While 75,000 BTC is a meaningful number, it should also be viewed in the context that the total LTH supply represents 76.3% of the circulating coin supply. As this spending occurs, the opposite metric, short-term holder supply, is only just recovering from all-time lows.
Live Chart
Having said that, the amount of spending by these veterans is statistically significant, leading to recovery The standard deviation of the supply (tokens used for more than 1 year) increases by +1.
As shown in the chart below, such events occur relatively rarely but are generally consistent with an uptrending market encountering meaningful resistance.
Live Chart
As these old Bitcoins are put back into circulation, they contribute to the The biggest profit-taking event since March ATH. The peak realized profits for this cycle are set for January 4, with over $1.3 billion in profits locked in daily as tokens change hands at a higher cost basis.
In an upward market trend, profit taking is normal, the real problem is the inflow of new demand Is it enough to absorb it all.
Live Chart
Summary
Last week was historic, both literally and figuratively. The size of these new spot Bitcoin ETFs has reached a new record, and a decade of industry efforts has finally come to fruition. After more than a decade of hard work and against a backdrop of significant political, regulatory and financial headwinds, the spot ETF ball has finally reached the end zone.

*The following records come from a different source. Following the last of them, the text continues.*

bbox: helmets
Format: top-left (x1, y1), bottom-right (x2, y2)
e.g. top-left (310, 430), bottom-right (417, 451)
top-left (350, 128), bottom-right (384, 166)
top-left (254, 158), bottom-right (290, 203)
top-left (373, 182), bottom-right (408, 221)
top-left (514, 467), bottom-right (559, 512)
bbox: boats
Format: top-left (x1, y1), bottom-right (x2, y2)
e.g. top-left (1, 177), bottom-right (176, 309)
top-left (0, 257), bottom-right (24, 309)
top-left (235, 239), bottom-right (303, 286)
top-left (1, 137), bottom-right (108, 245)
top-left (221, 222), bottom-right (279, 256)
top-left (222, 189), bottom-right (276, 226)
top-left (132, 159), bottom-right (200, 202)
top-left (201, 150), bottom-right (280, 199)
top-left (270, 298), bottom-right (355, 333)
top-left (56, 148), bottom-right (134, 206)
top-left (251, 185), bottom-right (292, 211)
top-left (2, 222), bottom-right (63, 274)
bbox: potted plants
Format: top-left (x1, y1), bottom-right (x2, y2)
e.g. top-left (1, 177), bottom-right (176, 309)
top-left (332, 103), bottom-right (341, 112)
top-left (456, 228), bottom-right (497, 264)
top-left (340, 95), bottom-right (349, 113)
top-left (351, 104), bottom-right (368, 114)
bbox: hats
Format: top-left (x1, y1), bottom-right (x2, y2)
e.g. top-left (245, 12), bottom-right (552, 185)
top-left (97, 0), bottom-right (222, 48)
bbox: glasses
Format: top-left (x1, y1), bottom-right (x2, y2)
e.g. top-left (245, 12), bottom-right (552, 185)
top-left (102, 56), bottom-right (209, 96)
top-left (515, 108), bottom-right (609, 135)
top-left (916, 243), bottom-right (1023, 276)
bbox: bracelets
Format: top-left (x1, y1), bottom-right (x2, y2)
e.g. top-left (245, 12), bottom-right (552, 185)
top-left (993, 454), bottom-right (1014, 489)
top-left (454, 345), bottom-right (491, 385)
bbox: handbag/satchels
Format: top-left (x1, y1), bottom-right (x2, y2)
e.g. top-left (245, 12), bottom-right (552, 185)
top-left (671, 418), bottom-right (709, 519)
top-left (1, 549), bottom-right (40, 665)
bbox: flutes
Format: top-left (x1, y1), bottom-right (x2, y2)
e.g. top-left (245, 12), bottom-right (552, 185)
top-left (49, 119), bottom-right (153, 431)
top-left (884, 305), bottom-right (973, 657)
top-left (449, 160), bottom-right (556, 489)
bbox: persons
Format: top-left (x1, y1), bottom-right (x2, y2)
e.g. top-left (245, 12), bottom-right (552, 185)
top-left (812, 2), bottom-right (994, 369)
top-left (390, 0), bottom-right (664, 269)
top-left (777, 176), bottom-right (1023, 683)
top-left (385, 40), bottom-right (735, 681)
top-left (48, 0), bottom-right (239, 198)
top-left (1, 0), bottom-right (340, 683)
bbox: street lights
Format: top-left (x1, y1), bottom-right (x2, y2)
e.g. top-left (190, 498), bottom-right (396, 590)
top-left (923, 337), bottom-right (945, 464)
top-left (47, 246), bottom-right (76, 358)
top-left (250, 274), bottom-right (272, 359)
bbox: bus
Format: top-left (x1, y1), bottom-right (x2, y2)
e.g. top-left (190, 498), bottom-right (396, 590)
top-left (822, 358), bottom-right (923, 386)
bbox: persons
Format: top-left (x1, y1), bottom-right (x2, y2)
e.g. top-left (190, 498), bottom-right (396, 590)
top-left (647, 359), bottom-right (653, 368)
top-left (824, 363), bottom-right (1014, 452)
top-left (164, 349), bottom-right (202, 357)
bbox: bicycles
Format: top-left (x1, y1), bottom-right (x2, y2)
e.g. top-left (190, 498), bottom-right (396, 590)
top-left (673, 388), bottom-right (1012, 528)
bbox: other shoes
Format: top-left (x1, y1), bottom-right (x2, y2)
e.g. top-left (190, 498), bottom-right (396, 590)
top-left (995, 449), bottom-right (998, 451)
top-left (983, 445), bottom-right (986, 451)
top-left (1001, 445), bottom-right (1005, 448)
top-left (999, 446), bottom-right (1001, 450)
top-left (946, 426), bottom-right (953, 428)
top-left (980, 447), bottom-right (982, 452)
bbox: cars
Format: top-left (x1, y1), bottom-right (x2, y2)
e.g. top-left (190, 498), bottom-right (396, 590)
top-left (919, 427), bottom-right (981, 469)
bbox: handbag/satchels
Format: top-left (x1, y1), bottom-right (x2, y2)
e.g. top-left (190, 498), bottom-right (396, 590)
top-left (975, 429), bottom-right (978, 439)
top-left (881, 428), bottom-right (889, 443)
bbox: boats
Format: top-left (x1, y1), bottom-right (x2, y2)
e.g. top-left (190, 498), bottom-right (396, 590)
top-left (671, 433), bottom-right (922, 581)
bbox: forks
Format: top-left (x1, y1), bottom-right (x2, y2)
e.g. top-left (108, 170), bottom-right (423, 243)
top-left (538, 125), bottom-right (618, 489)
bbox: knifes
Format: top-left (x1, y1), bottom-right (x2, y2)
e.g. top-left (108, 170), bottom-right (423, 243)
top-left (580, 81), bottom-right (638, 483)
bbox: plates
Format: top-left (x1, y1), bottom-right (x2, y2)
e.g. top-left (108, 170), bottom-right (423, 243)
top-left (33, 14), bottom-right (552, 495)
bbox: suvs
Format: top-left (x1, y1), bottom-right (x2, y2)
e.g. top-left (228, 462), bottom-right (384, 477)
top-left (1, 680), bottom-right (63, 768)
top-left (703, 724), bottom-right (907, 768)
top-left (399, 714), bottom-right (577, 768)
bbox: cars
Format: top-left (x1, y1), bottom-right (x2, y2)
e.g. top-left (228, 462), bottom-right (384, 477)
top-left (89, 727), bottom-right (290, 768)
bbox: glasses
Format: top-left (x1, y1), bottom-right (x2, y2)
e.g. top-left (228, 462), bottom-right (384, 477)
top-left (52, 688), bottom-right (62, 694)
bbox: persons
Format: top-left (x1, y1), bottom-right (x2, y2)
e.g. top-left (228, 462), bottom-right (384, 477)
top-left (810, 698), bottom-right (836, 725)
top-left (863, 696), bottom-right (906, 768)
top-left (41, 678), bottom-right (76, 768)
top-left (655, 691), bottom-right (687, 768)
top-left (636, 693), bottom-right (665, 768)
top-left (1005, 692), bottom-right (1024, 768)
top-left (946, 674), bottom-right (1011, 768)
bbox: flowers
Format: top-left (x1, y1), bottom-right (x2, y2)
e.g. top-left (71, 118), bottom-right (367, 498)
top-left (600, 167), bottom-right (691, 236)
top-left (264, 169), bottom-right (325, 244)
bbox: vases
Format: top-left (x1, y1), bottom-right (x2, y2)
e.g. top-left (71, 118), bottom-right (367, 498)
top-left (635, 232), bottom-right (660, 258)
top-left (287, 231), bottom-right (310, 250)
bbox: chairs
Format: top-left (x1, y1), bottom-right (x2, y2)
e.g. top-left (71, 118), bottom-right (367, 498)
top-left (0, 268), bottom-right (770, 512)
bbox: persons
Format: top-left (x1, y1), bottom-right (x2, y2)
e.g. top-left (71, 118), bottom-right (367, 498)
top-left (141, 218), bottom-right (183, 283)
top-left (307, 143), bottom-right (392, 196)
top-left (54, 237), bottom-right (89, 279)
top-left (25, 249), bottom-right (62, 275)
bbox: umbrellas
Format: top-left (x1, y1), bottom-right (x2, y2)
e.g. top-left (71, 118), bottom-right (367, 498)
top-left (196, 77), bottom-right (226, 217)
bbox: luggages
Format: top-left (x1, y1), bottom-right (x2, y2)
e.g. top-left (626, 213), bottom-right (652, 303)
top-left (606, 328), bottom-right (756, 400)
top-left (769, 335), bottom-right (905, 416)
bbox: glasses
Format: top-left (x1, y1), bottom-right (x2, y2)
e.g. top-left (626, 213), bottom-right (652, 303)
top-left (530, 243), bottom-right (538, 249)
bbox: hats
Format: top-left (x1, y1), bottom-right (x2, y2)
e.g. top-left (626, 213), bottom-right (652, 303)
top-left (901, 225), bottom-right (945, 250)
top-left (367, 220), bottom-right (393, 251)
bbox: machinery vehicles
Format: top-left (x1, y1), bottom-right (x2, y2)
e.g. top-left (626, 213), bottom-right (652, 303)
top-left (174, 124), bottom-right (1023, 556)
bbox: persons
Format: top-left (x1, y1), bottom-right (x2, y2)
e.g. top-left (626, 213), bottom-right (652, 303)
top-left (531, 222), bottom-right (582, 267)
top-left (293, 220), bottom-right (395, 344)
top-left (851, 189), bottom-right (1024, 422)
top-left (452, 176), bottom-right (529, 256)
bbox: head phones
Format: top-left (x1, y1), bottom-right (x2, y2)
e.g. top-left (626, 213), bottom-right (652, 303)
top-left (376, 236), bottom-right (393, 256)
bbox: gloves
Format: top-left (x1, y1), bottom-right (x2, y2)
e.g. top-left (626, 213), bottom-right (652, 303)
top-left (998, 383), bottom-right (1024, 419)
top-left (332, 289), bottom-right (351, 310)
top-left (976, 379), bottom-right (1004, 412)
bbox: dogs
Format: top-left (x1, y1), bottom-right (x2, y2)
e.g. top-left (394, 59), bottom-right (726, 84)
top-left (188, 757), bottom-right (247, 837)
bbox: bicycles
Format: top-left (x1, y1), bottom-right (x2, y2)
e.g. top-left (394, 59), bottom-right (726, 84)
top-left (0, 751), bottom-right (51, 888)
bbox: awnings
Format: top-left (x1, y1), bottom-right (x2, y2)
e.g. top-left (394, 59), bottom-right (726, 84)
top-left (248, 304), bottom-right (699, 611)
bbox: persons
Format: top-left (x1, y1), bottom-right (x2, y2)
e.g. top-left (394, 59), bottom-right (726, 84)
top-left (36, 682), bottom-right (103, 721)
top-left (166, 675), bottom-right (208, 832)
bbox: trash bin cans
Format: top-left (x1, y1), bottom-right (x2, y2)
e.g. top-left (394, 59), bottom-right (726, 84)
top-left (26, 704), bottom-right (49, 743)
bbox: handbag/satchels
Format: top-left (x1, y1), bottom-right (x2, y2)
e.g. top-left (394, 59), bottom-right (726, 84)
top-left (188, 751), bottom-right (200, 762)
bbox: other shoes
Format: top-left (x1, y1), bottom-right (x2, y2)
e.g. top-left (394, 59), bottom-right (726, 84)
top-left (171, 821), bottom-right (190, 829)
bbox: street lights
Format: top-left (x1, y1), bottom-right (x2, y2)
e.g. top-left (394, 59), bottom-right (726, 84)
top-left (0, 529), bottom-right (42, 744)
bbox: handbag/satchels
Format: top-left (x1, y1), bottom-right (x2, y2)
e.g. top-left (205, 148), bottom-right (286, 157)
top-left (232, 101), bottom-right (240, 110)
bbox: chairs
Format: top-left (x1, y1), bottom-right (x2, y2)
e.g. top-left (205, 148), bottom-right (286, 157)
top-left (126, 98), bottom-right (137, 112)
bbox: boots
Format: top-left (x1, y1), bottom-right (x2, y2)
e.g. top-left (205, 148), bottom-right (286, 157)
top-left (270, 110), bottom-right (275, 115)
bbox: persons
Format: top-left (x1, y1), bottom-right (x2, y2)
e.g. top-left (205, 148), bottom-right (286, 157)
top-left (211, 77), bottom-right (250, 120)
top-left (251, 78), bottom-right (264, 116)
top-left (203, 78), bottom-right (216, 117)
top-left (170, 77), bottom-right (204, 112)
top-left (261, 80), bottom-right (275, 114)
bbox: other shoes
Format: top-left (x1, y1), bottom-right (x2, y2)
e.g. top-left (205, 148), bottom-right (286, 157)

Somewhat poetically, since Hal Finney on January 11, 2009 This spot Bitcoin ETF has been trading for 15 years, since "Running Bitcoin" was first tweeted. The first Bitcoin transaction between Satoshi Nakamoto and Hal occurred the next day, January 12, 2009.
Multiple indicators in the on-chain and derivatives space suggest that a significant portion of Bitcoin investors are indeed viewing this as a selling news event. The key question going forward is whether demand will flow into ETFs, either in anticipation of the April halving, or from humble yet reliable holdings Whether the inflow of demand from investors is enough to break through this resistance.
ETFs may have been priced in, but for how long?